Verilen Metin:
• • •

Şimdi; ses ve mücadeleyi her zeminde yükseltmenin zamanı

İlk önce çevresini bombardımana tuttuğu Efrîn’in şimdi de merkezini yoğun bir şekilde uçaklarıyla, tanklarıyla, obüsleriyle bombalıyor.

İşgalci TC devleti iki aydır Efrîn’i karadan ve havadan bombalamaya devam ediyor. İlk önce çevresini bombardımana tuttuğu Efrîn’in şimdi de merkezini yoğun bir şekilde uçaklarıyla, tanklarıyla, obüsleriyle bombalıyor. Asıl amacının Efrîn’in merkezini düşürmek olduğunu kendisi de itiraf ediyor. Bunu sağlamak için, tarihte benzerleri olan barbarların yaptığının bir tekrarını gerçekleştiriyor. İnsanlık suçları işliyor, kadınları, çocukları, yaşlıları katlediyor, bir halkı katliamdan geçiriyor. Evleri, barkları yakıyor-yıkıyor, su kaynaklarını kurutuyor, temel yaşam ve üretim alanlarını bombalıyor, şehrin çevreyle olan bağını koparmaya ve onu hava alamaz bir duruma getirmeye çalışıyor. Bunları gerçekleştirirken de sanki büyük bir kahramanlık yapıyormuş gibi, propagandasını yapmaktan ve övünmekten de geri kalmıyor.

• • •

Yapılacak İşler:
**a)** Efrîn ile ilgili metne göre Efrîn kaç aydır karadan ve havadan bombalanmaktadır?
**b)** Efrîn ile ilgili metinde, Efrîn'in merkezini bombalamakta kullanıldığı belirtilen araçların tümünü sıralayınız.
Yalnızca metindeki bilgilerden yararlanınız.

Ham Veriler:
• • •

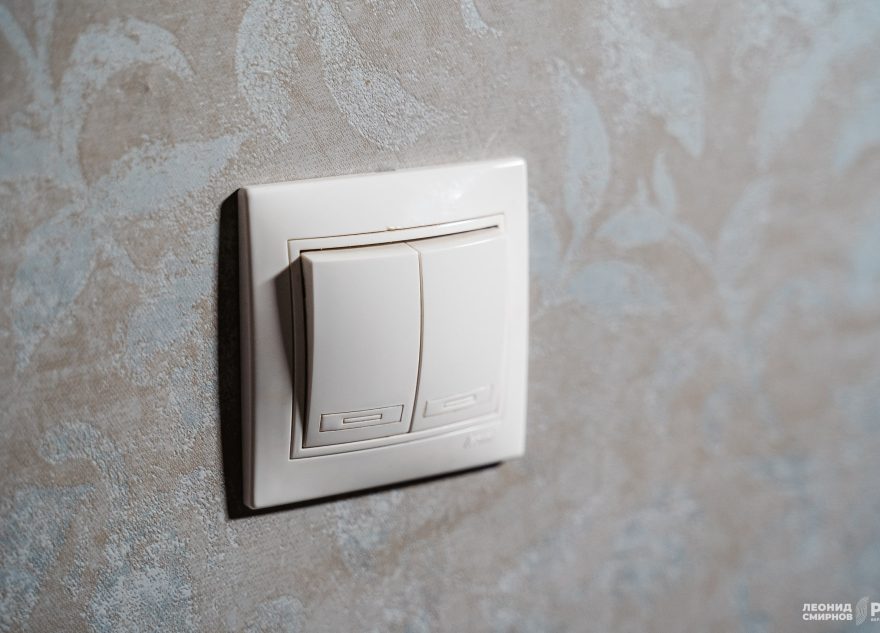 электроэнергии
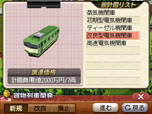 画像集#014のサムネイル/「A列車で行こう3D」,プレイヤーが開発可能な鉄道車両のバリエーションが公開に。3DS版での進化要素も紹介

• • •

Cevap Listesi:
**a)** İki aydır.

**b)** Uçaklar, tanklar, obüsler.